**Exercise instructions**.
1. Answer these questions from the forum thread:
(a) What age does the poster who calls themselves an oldie give?
(b) What does the poster who likes the misery of cooking Christmas dinner drink while cooking?
(c) What is the reason for the gender stereotyping complaint about nativity plays?
2. Please reproduce the stretch of the forum thread from "Rhoda - along" through "have guessed )" word for word.

**Quoted passage**.
########
Checkin' in the Tweedy Bunch...this thread is great, it's made me Grin and Sad at same time

People do need to get a grip or, as one wigglesrock so brilliantly put 'catch themselves on' (my maths teacher used to say this, can only assume it's an Irish thing right?)

nortonhouse · 06/11/2015 18:23

rhodabull Grin
I'm an oldie (51) and loving this thread!

YouTheCat · 06/11/2015 19:24

I am 46 and definitely tweedy.

However, I like the misery of cooking Christmas dinner. I get prepared the day before and then get pissed on sherry as I cook. It's traditional. Grin

FlysInDreams · 06/11/2015 20:32

Whenever someone mentions "a grip", I imagine it looking like this.

Just me, I suppose Blush

To sometimes feel like a brusque tweedy old lady on MN
Im0gen · 06/11/2015 20:44

Rhoda - along with the advent calendar outrage, we have all the nativity play ones

My child hasn't got a big enough part
Gender stereotyping because all the angels are girls
Complaints if anyone's son is in fact made an angel
Complaints because a child hasn't got any part because the parents withdrew them from all religious observance in school
Complaints because the nativity play mentions God ( in a CoE school , who could have guessed )
########
(Entries from a dataset)
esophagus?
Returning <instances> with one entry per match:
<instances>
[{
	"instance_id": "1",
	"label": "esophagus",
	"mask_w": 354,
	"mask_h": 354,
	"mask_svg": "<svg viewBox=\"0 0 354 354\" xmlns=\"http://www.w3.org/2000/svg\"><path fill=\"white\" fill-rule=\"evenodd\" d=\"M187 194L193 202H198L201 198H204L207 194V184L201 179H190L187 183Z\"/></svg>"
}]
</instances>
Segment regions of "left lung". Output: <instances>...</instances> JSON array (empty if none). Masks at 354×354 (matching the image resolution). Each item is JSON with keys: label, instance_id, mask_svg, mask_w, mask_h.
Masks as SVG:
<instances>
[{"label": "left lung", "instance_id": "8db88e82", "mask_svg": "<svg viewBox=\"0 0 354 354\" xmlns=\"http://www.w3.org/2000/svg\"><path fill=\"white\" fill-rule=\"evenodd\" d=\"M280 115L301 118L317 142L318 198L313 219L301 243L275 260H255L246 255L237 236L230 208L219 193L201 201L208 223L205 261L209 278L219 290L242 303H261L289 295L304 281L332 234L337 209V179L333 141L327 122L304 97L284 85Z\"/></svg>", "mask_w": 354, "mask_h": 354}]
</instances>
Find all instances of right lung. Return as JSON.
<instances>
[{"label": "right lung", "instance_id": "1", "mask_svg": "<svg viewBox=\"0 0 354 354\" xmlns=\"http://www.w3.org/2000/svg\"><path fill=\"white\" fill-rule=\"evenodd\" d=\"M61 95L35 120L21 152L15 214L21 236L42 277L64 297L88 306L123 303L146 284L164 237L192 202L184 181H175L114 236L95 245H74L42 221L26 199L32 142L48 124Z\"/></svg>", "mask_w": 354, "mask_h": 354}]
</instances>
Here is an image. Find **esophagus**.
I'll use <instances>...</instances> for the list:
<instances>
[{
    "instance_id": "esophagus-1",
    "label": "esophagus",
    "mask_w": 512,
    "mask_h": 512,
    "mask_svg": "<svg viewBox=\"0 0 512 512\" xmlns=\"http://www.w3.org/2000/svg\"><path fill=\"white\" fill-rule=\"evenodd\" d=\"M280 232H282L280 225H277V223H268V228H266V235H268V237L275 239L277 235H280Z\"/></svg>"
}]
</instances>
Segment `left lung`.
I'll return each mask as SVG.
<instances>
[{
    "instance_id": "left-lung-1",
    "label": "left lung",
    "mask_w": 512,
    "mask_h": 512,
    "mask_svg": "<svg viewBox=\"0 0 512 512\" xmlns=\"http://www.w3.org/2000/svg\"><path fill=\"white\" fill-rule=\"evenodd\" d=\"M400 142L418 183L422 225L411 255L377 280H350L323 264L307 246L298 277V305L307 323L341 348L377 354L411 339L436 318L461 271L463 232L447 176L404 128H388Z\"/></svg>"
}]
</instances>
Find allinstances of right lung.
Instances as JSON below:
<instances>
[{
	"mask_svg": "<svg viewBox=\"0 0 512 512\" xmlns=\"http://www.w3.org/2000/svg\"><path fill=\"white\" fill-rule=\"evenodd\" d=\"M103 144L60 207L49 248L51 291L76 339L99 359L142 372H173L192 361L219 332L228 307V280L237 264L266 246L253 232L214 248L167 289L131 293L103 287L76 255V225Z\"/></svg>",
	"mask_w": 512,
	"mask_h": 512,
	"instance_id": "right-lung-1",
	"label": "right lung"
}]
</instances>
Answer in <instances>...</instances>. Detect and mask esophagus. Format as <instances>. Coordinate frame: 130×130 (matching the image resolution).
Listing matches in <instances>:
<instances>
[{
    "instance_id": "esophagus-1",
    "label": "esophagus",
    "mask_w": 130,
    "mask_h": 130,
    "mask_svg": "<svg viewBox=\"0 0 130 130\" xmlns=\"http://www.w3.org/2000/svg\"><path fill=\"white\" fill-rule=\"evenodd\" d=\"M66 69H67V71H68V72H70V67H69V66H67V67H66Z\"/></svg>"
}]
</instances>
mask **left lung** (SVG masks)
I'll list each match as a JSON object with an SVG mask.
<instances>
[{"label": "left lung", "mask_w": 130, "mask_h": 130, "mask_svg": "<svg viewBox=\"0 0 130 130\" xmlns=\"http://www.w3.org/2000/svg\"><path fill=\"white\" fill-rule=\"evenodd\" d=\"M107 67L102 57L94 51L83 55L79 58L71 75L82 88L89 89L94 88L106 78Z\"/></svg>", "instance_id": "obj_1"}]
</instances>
########
**Results by task**.
1.
(a) 51
(b) Sherry
(c) All the angels are girls.

2.
Rhoda - along with the advent calendar outrage, we have all the nativity play ones

My child hasn't got a big enough part
Gender stereotyping because all the angels are girls
Complaints if anyone's son is in fact made an angel
Complaints because a child hasn't got any part because the parents withdrew them from all religious observance in school
Complaints because the nativity play mentions God ( in a CoE school , who could have guessed )